BLAKE CARTER | GERMS


GICKERS | DE KOONING
2014.February.1, 1:58pm
Filed under: 2014.JANUARY, GICKERS | Tags: , , , , , , , ,

Sometimes I’m happiest when I change my mind. I treated everyday driving like a sport when I was a teenager, I didn’t like spinach or asparagus until my 30s, and I only recently admitted to myself that I enjoy listening to U2. I suppose it’s just maturing, but I like to think of it as a willful broadening of the mind. I try to suspend judgment and see things more objectively.

Willem de Kooning, Woman, 1965

Willem de Kooning, Woman, 1965

Like responsible driving and vegetables, Willem de Kooning somehow got filed under “dull establishment drivel” when I first saw images of his work. It’s hard to imagine the me that overlooked his paintings as an art major. There was a bit of a spark when I saw slides of de Kooning’s Woman series, but I let it die out. I found Jackson Pollock edgier, and I preferred the contemporary scenery in Francis Bacon’s paintings to de Kooning’s experiments melding the figural with the abstract.

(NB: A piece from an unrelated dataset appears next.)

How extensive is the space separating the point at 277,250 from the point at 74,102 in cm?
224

Willem de Kooning, Woman, 1964

Willem de Kooning, Woman, 1964

Last summer’s trip to the Hirshhorn Museum in Washington, DC confirmed the folly of my youth.  I now know that de Kooning could have painted as realistically as he wanted, and I don’t see his work as sloppy or contrived, which I guess is what I thought when I first encountered them. Now when pigment hits substrate, I appreciate a painting about pigment hitting substrate.

I like painters who balance the physical aspects of placing pigment on substrate with allusions to form we see in the everyday world. I enjoy finding the fulcrum, and I respect artists whose work makes me question where the fulcrum lies.

Willem de Kooning, Woman, 1964

Willem de Kooning, Woman, 1964

Willem de Kooning’s Woman Series does this for me, and seeing several pieces in the same gallery at the Hirshhorn challenged me to compare my idea of form vs abstraction to his. We can’t all visit Washington, DC when we want to, but looking at these pictures took me back to my experience there. I wonder what de Kooning saw when he finished these paintings, and how it relates to what we see now. This series has been called angry, elegant, playful, intellectual – even misogynistic.

What do you see when you look at these images?